Did i just see a goldfish with angels?


----------



## Fish_Man (Apr 9, 2010)

GuppiesAndBetta said:


> Did i just see a goldfish with angels?


you did.. you did see a goldfish.

goldfish = cold water

angels = tropical water

so goldfish x angels = not good mix


----------



## robertrobert905 (Aug 2, 2010)

Fish_Man said:


> you did.. you did see a goldfish.
> 
> goldfish = cold water
> 
> ...


lol yes that is true, well it was in the summer and the water was kinda hot regardless of where anyways, I eventually gave the goldfish back to the aquarium I worked for.


----------



## dl88dl (Mar 8, 2010)

Fish_Man said:


> you did.. you did see a goldfish.
> 
> goldfish = cold water
> 
> ...


Goldfish = cold water is not 100% true. Most of the fancy goldfish like Orandas and Ranchus with a huge hood do much better in 76f to 78f temp.


----------



## robertrobert905 (Aug 2, 2010)

dl88dl said:


> Goldfish = cold water is not 100% true. Most of the fancy goldfish like Orandas and Ranchus with a huge hood do much better in 76f to 78f temp.
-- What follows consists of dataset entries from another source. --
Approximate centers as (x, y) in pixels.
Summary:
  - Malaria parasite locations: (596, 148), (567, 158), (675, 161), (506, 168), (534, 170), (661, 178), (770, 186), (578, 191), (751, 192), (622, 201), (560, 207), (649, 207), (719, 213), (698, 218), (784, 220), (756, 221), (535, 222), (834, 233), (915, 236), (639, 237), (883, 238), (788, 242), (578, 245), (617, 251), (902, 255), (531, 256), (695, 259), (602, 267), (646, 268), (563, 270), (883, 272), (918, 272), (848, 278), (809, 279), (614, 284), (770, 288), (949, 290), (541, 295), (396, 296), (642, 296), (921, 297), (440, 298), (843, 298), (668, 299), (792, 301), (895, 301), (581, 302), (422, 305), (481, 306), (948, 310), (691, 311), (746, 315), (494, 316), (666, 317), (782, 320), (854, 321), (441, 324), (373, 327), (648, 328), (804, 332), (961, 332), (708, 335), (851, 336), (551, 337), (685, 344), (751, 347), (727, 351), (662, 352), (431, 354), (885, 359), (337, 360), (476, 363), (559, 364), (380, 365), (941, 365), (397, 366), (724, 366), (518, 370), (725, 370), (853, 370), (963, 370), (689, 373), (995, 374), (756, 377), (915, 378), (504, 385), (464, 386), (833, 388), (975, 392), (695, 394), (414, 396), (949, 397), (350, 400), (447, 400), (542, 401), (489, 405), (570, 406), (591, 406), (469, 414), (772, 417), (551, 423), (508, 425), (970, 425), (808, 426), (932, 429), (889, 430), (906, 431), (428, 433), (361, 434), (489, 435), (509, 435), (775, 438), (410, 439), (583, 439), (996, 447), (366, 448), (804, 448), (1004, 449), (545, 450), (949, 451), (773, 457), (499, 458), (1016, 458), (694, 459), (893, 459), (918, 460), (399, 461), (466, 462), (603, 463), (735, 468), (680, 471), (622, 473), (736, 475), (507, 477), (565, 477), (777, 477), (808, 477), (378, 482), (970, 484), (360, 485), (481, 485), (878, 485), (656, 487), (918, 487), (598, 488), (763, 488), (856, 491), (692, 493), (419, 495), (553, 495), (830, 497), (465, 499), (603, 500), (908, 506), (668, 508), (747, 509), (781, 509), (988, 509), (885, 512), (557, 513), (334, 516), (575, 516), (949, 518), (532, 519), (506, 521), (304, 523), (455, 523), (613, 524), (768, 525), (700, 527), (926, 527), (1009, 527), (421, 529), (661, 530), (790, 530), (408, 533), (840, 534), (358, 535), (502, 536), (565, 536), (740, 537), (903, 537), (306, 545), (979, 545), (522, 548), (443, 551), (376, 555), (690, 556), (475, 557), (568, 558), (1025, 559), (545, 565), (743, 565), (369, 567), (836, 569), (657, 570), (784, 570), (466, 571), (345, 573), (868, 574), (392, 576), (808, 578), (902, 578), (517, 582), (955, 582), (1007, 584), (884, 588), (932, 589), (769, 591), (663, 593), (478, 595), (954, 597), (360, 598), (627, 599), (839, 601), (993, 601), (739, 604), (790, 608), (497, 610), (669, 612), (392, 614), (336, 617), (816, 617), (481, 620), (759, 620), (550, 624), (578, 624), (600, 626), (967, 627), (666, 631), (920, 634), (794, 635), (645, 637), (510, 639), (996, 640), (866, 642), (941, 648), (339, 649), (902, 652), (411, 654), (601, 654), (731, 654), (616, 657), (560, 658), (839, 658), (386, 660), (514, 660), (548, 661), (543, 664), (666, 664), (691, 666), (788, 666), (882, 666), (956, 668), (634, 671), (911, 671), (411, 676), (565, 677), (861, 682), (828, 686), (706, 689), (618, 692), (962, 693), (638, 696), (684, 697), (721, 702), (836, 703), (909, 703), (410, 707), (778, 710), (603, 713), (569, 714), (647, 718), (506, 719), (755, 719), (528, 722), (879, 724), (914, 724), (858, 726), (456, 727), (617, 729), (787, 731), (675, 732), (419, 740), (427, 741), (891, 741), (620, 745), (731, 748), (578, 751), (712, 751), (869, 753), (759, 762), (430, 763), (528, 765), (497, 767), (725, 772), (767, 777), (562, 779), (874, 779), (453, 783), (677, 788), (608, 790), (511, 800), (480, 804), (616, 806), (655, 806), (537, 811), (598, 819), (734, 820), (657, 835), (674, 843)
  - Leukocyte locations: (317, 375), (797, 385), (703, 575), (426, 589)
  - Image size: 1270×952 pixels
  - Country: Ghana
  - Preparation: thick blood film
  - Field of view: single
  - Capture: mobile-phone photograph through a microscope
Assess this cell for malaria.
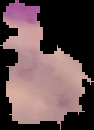

It is uninfected.

Summary:
  - Preparation: thin blood film
  - Image size: 94×130 pixels
  - Image type: segmented cell region with the area outside set to black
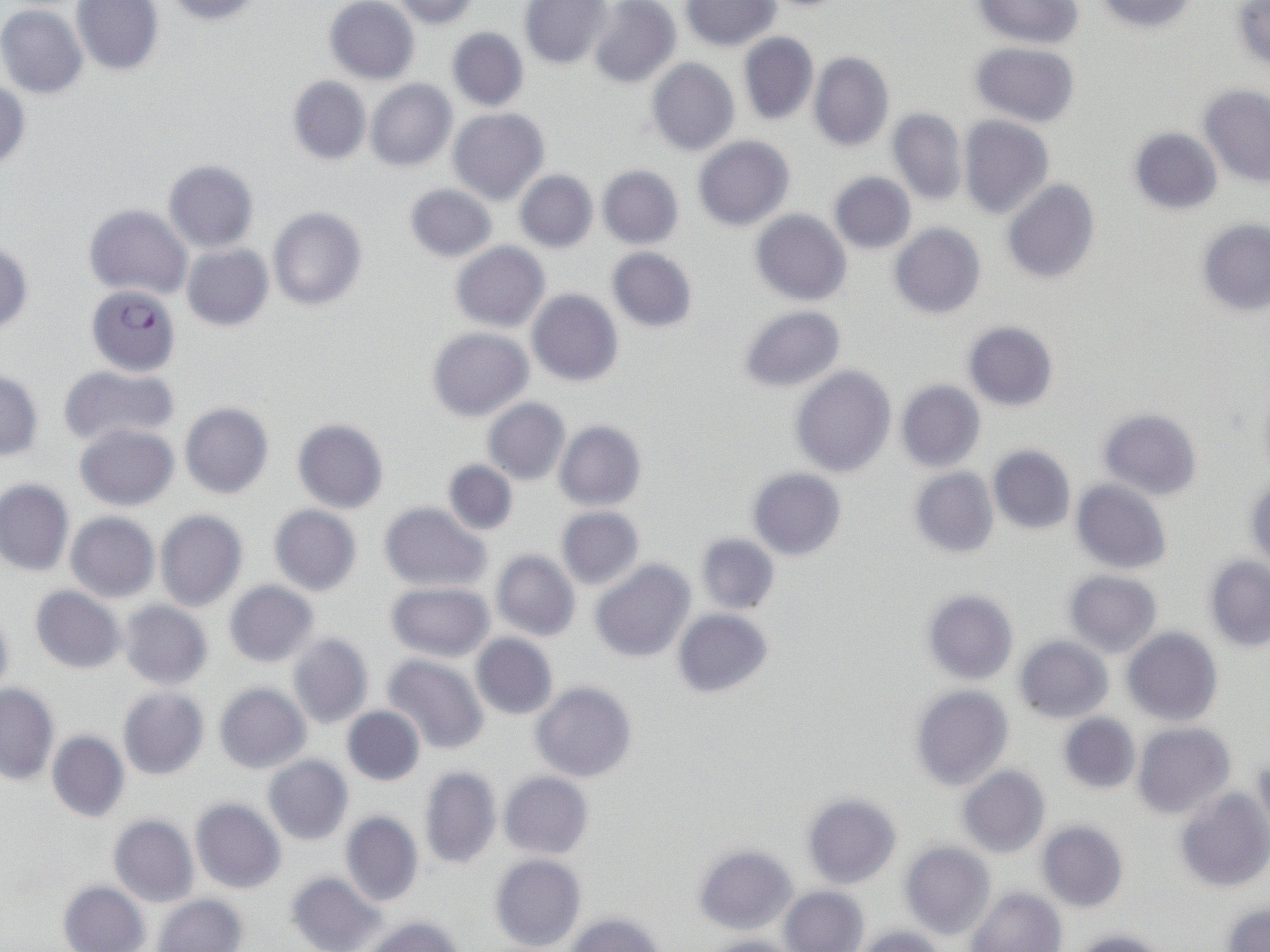

Summary:
  - Coordinate format: approximate bounding boxes as named x1/y1/x2/y2 corners in pixels
  - Plasmodium falciparum-infected red blood cell locations: (x1=86, y1=283, x2=181, y2=377)
  - Uninfected red blood cell locations: (x1=165, y1=0, x2=265, y2=25), (x1=586, y1=0, x2=681, y2=88), (x1=971, y1=0, x2=1081, y2=47), (x1=1092, y1=0, x2=1199, y2=33), (x1=71, y1=1, x2=165, y2=75), (x1=324, y1=1, x2=419, y2=84), (x1=388, y1=1, x2=481, y2=29), (x1=681, y1=1, x2=780, y2=50), (x1=520, y1=2, x2=614, y2=70), (x1=1230, y1=3, x2=1270, y2=71), (x1=0, y1=4, x2=88, y2=98), (x1=447, y1=27, x2=529, y2=111), (x1=737, y1=32, x2=819, y2=126), (x1=971, y1=41, x2=1080, y2=127), (x1=808, y1=51, x2=894, y2=150), (x1=646, y1=58, x2=740, y2=156), (x1=287, y1=75, x2=371, y2=164), (x1=1, y1=78, x2=30, y2=172), (x1=365, y1=79, x2=457, y2=170), (x1=1199, y1=84, x2=1270, y2=186), (x1=448, y1=107, x2=549, y2=205), (x1=887, y1=108, x2=967, y2=203), (x1=958, y1=115, x2=1054, y2=218), (x1=1126, y1=127, x2=1223, y2=215), (x1=692, y1=137, x2=795, y2=231), (x1=162, y1=159, x2=258, y2=253), (x1=597, y1=164, x2=683, y2=249), (x1=514, y1=170, x2=597, y2=252), (x1=828, y1=171, x2=916, y2=254), (x1=1000, y1=178, x2=1101, y2=284), (x1=403, y1=183, x2=497, y2=263), (x1=84, y1=204, x2=191, y2=298), (x1=268, y1=206, x2=368, y2=311), (x1=750, y1=209, x2=851, y2=306), (x1=1196, y1=218, x2=1270, y2=316), (x1=889, y1=223, x2=986, y2=319), (x1=452, y1=242, x2=550, y2=332), (x1=0, y1=243, x2=33, y2=336), (x1=182, y1=245, x2=273, y2=330), (x1=605, y1=248, x2=699, y2=331), (x1=527, y1=289, x2=623, y2=386), (x1=735, y1=305, x2=847, y2=392), (x1=962, y1=321, x2=1059, y2=411), (x1=427, y1=328, x2=532, y2=422), (x1=57, y1=364, x2=180, y2=447), (x1=790, y1=366, x2=897, y2=477), (x1=0, y1=371, x2=44, y2=462), (x1=895, y1=380, x2=985, y2=472), (x1=1255, y1=382, x2=1270, y2=479), (x1=483, y1=399, x2=570, y2=484), (x1=180, y1=402, x2=273, y2=499), (x1=1098, y1=407, x2=1203, y2=501), (x1=292, y1=418, x2=389, y2=513), (x1=554, y1=421, x2=646, y2=511), (x1=75, y1=423, x2=178, y2=510), (x1=987, y1=445, x2=1076, y2=534), (x1=443, y1=459, x2=518, y2=535), (x1=746, y1=467, x2=847, y2=560), (x1=908, y1=467, x2=999, y2=559), (x1=1244, y1=472, x2=1269, y2=569), (x1=0, y1=480, x2=75, y2=576), (x1=1072, y1=480, x2=1172, y2=575), (x1=379, y1=503, x2=490, y2=590), (x1=267, y1=505, x2=362, y2=596), (x1=554, y1=506, x2=644, y2=589), (x1=156, y1=509, x2=248, y2=612), (x1=66, y1=512, x2=159, y2=602), (x1=695, y1=533, x2=780, y2=615), (x1=490, y1=550, x2=581, y2=642), (x1=1204, y1=557, x2=1270, y2=651), (x1=589, y1=558, x2=695, y2=663), (x1=1062, y1=571, x2=1163, y2=657), (x1=223, y1=581, x2=320, y2=668), (x1=385, y1=582, x2=494, y2=662), (x1=30, y1=586, x2=125, y2=674), (x1=921, y1=588, x2=1018, y2=684), (x1=119, y1=601, x2=214, y2=689), (x1=0, y1=605, x2=15, y2=699), (x1=673, y1=609, x2=774, y2=698), (x1=1122, y1=628, x2=1222, y2=727), (x1=288, y1=633, x2=374, y2=728), (x1=470, y1=633, x2=558, y2=719), (x1=1013, y1=636, x2=1114, y2=722), (x1=382, y1=654, x2=490, y2=753), (x1=530, y1=680, x2=638, y2=781), (x1=214, y1=683, x2=311, y2=772), (x1=0, y1=685, x2=59, y2=784), (x1=909, y1=685, x2=1013, y2=790), (x1=118, y1=687, x2=208, y2=780), (x1=342, y1=705, x2=425, y2=786), (x1=1057, y1=713, x2=1140, y2=794), (x1=1133, y1=722, x2=1236, y2=819), (x1=47, y1=730, x2=129, y2=822), (x1=1144, y1=752, x2=1253, y2=878), (x1=262, y1=755, x2=354, y2=845), (x1=1253, y1=756, x2=1270, y2=837), (x1=958, y1=765, x2=1050, y2=859), (x1=419, y1=767, x2=501, y2=867), (x1=500, y1=772, x2=594, y2=858), (x1=1176, y1=788, x2=1270, y2=892), (x1=801, y1=792, x2=902, y2=888), (x1=190, y1=799, x2=286, y2=893), (x1=340, y1=812, x2=423, y2=906), (x1=109, y1=815, x2=198, y2=906), (x1=1037, y1=821, x2=1128, y2=913), (x1=900, y1=842, x2=996, y2=940), (x1=693, y1=844, x2=798, y2=933), (x1=489, y1=853, x2=586, y2=952), (x1=286, y1=871, x2=383, y2=952), (x1=59, y1=882, x2=149, y2=952), (x1=780, y1=885, x2=869, y2=952), (x1=967, y1=887, x2=1066, y2=952), (x1=154, y1=894, x2=247, y2=952), (x1=1220, y1=903, x2=1270, y2=952), (x1=564, y1=912, x2=664, y2=952), (x1=362, y1=916, x2=466, y2=952), (x1=851, y1=926, x2=951, y2=952), (x1=1071, y1=929, x2=1169, y2=952), (x1=703, y1=934, x2=804, y2=952)
  - Slide-level diagnosis: Plasmodium falciparum
  - Field of view: one of a larger specimen
  - Magnification: 1000x
  - Image size: 1270×952 pixels
  - Modality: optical microscopy
  - Stain: May-Grünwald-Giemsa
  - Preparation: thin blood film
thanks, i always felt that way, i think goldfish are really flexible, they just prefer to be in cold water but can be everywhere. The problem I had with the goldfsh was that it was so fat and messy and ate basically everything


----------



## dl88dl (Mar 8, 2010)

robertrobert905 said:


> thanks, i always felt that way, i think goldfish are really flexible, they just prefer to be in cold water but can be everywhere. The problem I had with the goldfsh was that it was so fat and messy and ate basically everything


The fancy goldfish's immune system function at 100% between 70f to 78f so any temperature below 70f will reduce the function of their immune system and below 50f their immune system is shutdown. I use to keep them at 74f but I find them to be more active at 76f to 78f.


----------



## robertrobert905 (Aug 2, 2010)

dl88dl said:


> The fancy goldfish's immune system function at 100% between 70f to 78f so any temperature below 70f will reduce the function of their immune system and below 50f their immune system is shutdown. I use to keep them at 74f but I find them to be more active at 76f to 78f.


thanks good to know, thanks for the info


----------